Data records:
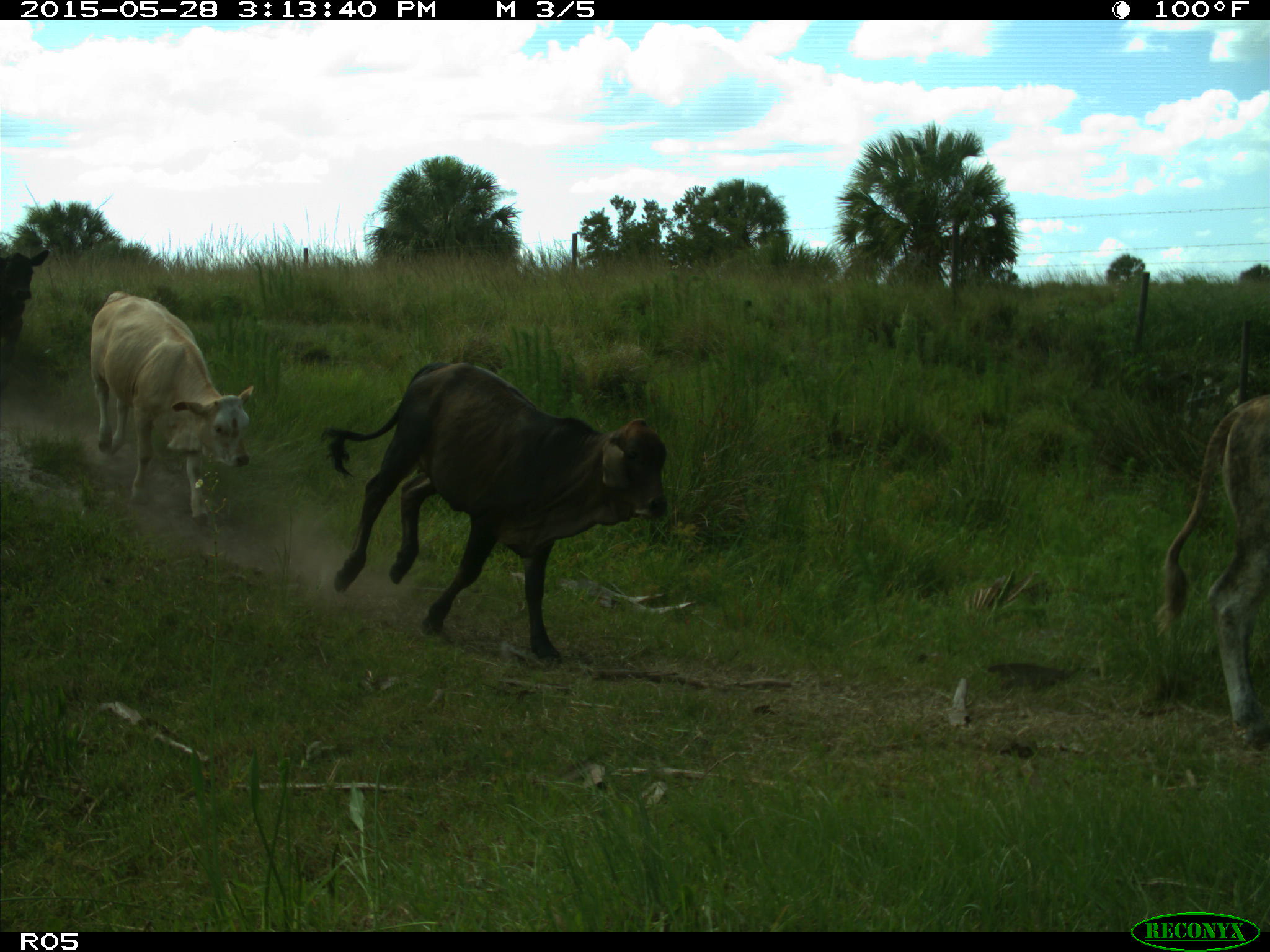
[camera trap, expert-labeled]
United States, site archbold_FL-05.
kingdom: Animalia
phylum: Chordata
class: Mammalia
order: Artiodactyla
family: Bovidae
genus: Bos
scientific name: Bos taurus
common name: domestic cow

==

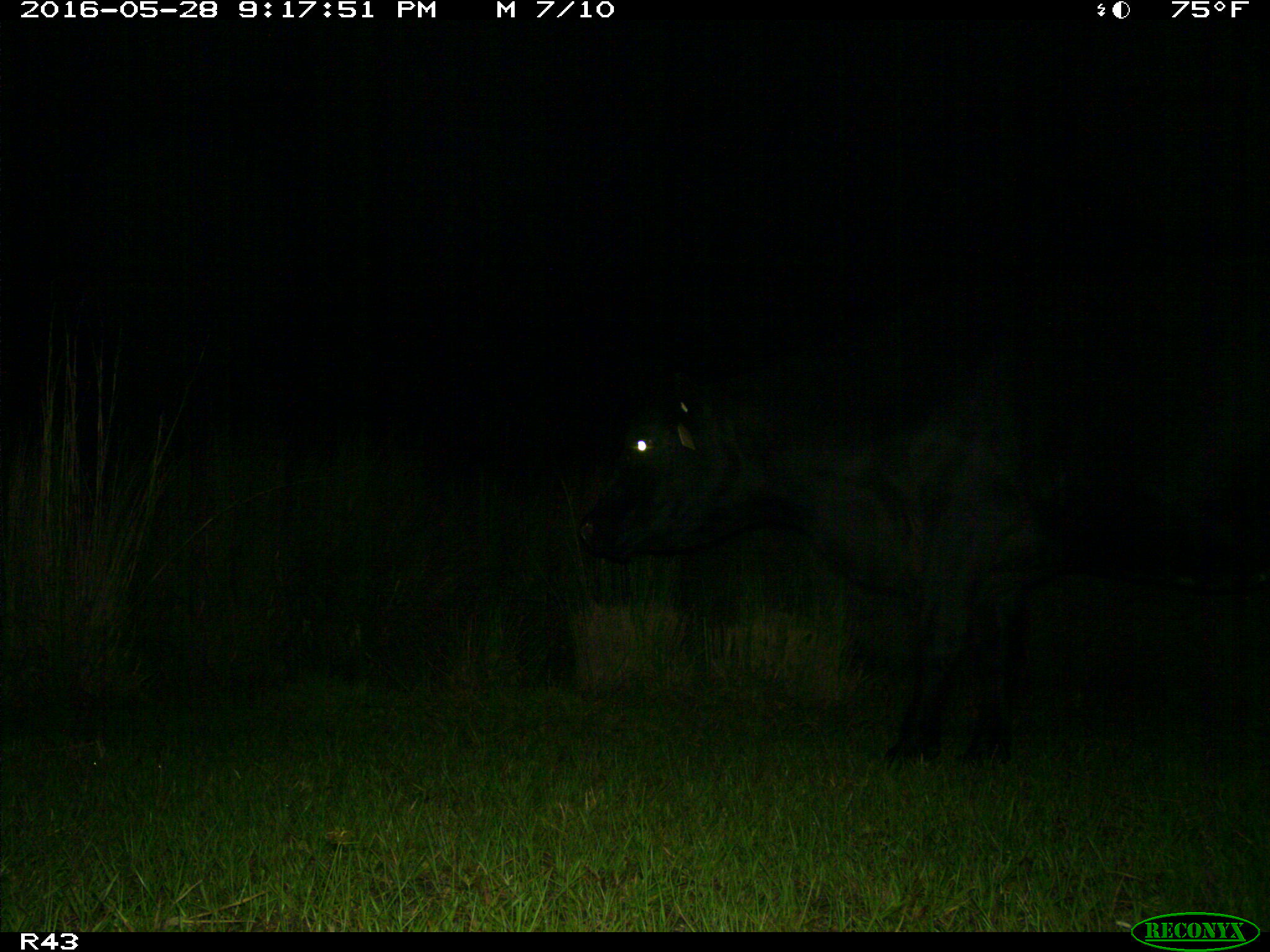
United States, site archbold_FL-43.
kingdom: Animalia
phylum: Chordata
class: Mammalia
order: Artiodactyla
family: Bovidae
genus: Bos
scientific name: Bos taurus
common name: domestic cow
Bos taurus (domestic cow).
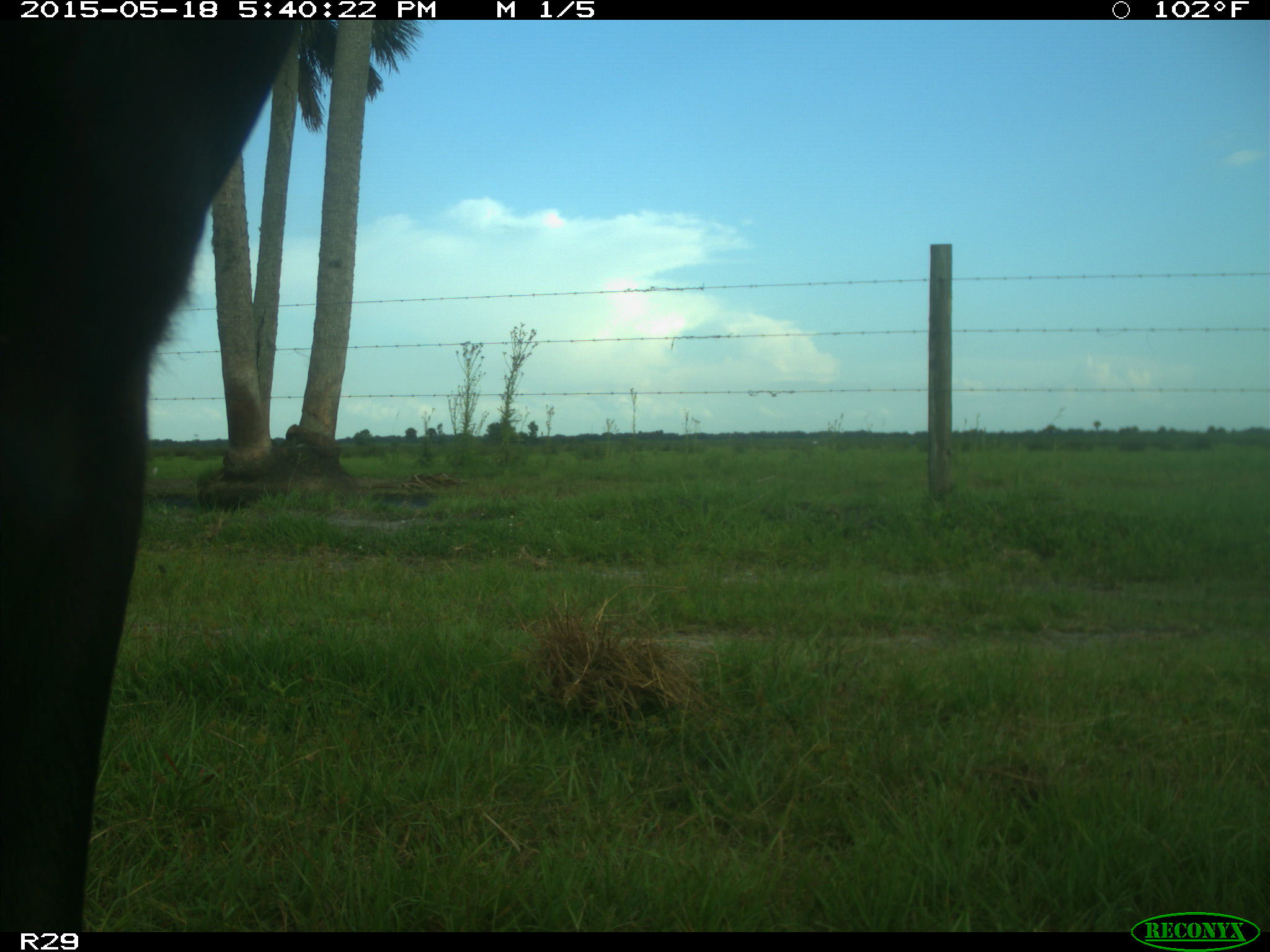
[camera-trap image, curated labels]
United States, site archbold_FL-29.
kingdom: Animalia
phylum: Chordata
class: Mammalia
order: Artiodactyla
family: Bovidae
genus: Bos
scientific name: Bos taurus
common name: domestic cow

==

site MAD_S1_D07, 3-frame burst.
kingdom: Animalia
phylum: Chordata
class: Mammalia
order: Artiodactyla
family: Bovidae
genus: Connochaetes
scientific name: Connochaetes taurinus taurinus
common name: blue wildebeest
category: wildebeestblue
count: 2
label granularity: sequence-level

Goal of the exercise: Please report all lines in the entries where "States" appears.

Answer below:
United States, site archbold_FL-05.
United States, site archbold_FL-43.
United States, site archbold_FL-29.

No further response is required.